Jan heeft gisteren midden in een restaurant gepoept. Hij had diaree en het was behoorlijk vies. Het was zo’n restaurant waar mensen met kleedjes op de grond zitten en hij poepte in zijn onderbroek ongeveer 1 meter van het kleedje van andere gasten. Het kwam er aan alle kanten uit. Vanavond heeft ie eerst in de kinderstoel geplast en vervolgens een hoop gelegd een stukje verderop in het restaurant. Hier was een betonnen vloer en was het minder erg. Ik ben benieuwd wat er nog gaat komen. Eergisteren hoorde we ineens een paar flinken kletsen. Jan stond te vechten met een Amerikaans jongetje om een stukje speelgoed en had als eerste uitgehaald. Die 2 mannetjes stonden elkaar vol in het gezicht te slaan. Wel even schrikken dat het zo’n driftig mannetje is en dat ze elkaar zo hard slaan. Even gekeken hoe het met het andere jongetje was, excuses aangeboden, praatje met de vader en stiekem toch een beetje trots dat ie lekker van zich afbijt. Ze hebben toch op Bush gestemt die Amerikanen.
Er moet weer wat actie komen. Duiken, vissen, zwemmen, beetje fitness.

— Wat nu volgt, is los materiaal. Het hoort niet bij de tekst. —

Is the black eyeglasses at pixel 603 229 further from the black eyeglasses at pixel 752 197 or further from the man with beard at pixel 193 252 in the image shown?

Thaien zijn erg OK. Zeker niet onderdanig zoals in de hotels en resorts in grote steden en de overontwikkelde toeristenplekken. Ze lachen veel, gaan lekker liggen als ze niet werken, maken tijdens het vissen veel flauwe grappen (dit is dus cultuuronafhankelijk), zijn homovriendelijker dan in Nederland (veel homo’s hier) en drinken ook gewoon een gezellig biertje (ook de moslims). Alles gaat heel makkelijk. Je kan alles regelen, eten en drinken wanneer je maar wilt. Betalen doe je ook maar waneer het uitkomt en je moet je vooral niet druk maken. Het lijkt of die Thaien het best goed hebben hier, maar er is heel veel werkeloosheid en armoede.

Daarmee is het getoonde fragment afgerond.